À la découverte de Saorge, perle des Alpes-Maritimes

Perché dans un écrin de verdure, Saorge est un village qui dévoile son histoire à chaque pierre et chaque ruelle. D’une beauté saisissante, ce petit paradis niché dans les Alpes-Maritimes a su résister aux épreuves du temps. Le récit de son passé commence au XVIIe siècle lorsque, touché par la peste, le village a fait appel aux franciscains. Le premier abbé, Jean-François Blancardi, a planté une croix sur un précipice, et c’est ainsi qu’a vu le jour un monastère défiant les lois de la gravité.
Labyrinthe médiéval
Pour atteindre Saorge, la route serpente à travers des gorges impressionnantes, chaque virage semblant nous rapprocher d’un abîme façonné par le cours du ruisseau Roya au fil des millénaires. À seulement 70 km de Nice, ce dédale de routes peut rendre le voyage intrigant. Nous parvenons finalement au village, où les rues piétonnes s’ouvrent devant nous. Comme un écho du passé, chaque pas sur le pavé nous rapproche des anciens marchands qui fréquentaient ces lieux.
À l’époque, Saorge était un bastion stratégique sur la route du sel, une voie commerciale vitale. Ce passé glorieux se reflète dans les habitations, comme celle de la famille Toesca, dont l’armoirie sculptée sur le linteau rappelle la prospérité d’antan. Rapidement, l’église de Saint-Sauveur attire notre attention, avec sa façade refaite à la fin du XVe siècle et sa célèbre coupole en forme d’oignon. Les rayons du soleil illuminent cette architecture baroque, faisant vibrer ses cloches encore actives, tandis que son splendide orgue, transporté depuis Nice en 1847, émet des sons qui animent les célébrations locales.
Paysage typiquement tibétain
En flânant dans les ruelles, un arrêt s’impose au four communal de la Calle Doumergue, où les habitants préparaient autrefois leur pain et leurs célèbres douceurs. Actuellement, une biscuiterie artisanale embaume l’air de ses délicieuses créations. Juste à côté, le lavoir près de la « Fontana de Mèdge » offre un répit idéal avant d’explorer l’autre merveille cachée de Saorge.

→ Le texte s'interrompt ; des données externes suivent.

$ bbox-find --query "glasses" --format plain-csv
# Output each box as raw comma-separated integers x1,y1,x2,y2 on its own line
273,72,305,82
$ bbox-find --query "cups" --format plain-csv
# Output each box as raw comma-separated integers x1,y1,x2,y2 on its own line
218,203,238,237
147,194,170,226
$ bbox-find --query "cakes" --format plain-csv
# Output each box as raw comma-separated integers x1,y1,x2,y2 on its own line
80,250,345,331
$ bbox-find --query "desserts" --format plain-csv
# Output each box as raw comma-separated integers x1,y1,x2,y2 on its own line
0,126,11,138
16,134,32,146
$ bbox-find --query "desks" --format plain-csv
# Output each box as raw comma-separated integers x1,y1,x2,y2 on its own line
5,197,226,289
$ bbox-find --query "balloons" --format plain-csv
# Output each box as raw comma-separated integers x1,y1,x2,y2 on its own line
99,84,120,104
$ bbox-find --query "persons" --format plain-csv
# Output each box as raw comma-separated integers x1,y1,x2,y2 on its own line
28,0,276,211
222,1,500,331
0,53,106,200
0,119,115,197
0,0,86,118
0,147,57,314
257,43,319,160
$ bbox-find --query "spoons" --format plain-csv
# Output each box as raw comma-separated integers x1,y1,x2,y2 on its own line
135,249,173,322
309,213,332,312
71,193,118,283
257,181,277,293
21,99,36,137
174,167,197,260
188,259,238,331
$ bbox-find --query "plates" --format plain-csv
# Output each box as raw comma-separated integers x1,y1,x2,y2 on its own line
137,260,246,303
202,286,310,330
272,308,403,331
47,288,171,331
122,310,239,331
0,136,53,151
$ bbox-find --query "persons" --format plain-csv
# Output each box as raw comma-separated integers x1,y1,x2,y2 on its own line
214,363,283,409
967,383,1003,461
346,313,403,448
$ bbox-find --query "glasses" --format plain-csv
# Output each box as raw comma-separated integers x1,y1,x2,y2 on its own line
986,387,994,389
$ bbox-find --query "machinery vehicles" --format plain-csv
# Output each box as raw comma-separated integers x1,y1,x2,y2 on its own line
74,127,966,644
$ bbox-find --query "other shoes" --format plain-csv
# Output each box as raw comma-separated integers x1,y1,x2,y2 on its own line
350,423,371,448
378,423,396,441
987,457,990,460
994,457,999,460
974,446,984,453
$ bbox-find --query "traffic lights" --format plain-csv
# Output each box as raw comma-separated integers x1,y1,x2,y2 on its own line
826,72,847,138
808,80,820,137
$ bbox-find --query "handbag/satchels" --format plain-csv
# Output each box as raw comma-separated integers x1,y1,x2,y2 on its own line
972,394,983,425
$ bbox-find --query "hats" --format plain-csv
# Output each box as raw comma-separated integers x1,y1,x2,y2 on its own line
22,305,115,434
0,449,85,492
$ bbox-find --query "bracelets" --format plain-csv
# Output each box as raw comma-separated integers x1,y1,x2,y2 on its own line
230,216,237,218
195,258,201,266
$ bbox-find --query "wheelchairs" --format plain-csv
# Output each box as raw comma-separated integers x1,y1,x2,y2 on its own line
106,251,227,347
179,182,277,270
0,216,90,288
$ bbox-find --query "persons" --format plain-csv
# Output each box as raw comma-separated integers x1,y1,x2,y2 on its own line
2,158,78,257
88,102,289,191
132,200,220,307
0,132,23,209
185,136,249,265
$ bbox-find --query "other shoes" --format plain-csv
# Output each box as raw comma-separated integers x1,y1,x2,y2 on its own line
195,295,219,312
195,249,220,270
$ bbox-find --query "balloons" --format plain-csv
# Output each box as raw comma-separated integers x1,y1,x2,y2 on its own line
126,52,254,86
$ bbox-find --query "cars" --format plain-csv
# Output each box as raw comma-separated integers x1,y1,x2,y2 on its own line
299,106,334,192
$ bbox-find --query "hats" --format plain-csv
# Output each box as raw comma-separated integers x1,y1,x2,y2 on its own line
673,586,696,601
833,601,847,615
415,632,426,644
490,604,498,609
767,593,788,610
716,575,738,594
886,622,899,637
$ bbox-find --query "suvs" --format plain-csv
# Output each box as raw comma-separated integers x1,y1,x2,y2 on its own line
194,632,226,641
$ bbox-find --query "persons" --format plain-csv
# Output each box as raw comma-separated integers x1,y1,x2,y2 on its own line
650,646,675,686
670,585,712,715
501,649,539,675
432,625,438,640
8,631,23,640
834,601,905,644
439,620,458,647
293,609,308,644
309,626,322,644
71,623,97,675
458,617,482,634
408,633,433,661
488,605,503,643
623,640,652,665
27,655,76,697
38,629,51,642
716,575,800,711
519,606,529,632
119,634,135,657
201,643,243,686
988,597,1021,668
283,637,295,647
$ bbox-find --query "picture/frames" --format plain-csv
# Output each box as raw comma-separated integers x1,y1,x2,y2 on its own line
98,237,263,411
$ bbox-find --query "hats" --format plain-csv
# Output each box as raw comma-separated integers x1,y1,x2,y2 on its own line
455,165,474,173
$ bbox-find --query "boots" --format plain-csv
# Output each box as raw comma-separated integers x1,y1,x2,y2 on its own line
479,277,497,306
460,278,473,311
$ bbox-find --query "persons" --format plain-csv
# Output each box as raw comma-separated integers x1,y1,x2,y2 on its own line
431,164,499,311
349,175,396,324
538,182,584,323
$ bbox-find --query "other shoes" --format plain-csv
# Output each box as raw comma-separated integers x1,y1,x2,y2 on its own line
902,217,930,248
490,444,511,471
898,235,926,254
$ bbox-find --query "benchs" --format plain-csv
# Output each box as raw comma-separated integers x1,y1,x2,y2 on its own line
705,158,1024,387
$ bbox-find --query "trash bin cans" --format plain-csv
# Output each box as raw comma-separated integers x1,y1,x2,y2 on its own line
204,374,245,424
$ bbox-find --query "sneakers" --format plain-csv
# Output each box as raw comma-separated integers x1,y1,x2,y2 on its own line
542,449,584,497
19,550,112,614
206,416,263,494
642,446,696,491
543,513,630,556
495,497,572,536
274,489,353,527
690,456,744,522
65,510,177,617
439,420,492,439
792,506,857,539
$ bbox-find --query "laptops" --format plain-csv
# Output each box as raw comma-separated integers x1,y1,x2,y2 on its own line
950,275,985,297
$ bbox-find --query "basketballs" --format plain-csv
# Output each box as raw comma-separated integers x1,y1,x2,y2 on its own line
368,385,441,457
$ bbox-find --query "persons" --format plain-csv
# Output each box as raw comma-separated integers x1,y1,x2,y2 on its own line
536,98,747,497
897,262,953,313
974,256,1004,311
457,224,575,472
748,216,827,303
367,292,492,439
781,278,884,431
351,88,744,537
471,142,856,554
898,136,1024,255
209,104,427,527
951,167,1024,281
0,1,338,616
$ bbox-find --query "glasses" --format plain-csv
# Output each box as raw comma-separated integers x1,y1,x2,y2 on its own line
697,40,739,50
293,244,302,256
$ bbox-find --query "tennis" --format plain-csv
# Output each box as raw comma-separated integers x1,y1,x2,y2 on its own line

En haut, la vue depuis le monastère permet d’admirer le village se déversant tel un torrent de pierres et de tuiles violettes sur la pente. La ressemblance avec les villages tibétains accrochés aux flancs de l’Himalaya est saisissante. Le monastère franciscain, un des derniers exemples de l’architecture monastique baroque en Provence, mérite votre attention. À l’ombre des sapins, l’esprit des moines qui protégeaient les anciens villageois de la peste semble encore présent.
La petite église de Notre-Dame des Miracles, accolée au cloître, est un rappel des miracles qui ont mis fin à l’épidémie dans la région. À droite, la porte discrète menant au couvent permet de découvrir un espace classé monument historique, aujourd’hui résidence d’artistes. Cela nous fait réfléchir : l’art, nourri par la foi, a ce pouvoir de transcender les douleurs et les conflits du monde.
Le voyage à Saorge nous plonge dans une atmosphère à la fois bucolique et empreinte d’histoire. Chaque coin de rue, chaque bâtiment, raconte une histoire. Ce village a su préserver son identité au fil des siècles. La prochaine fois que vous explorerez les Alpes-Maritimes, pensez à inclure ce joyau dans votre itinéraire. Il se pourrait bien que ses ruelles, son histoire et sa beauté fassent résonner en vous un profond sentiment d’émerveillement.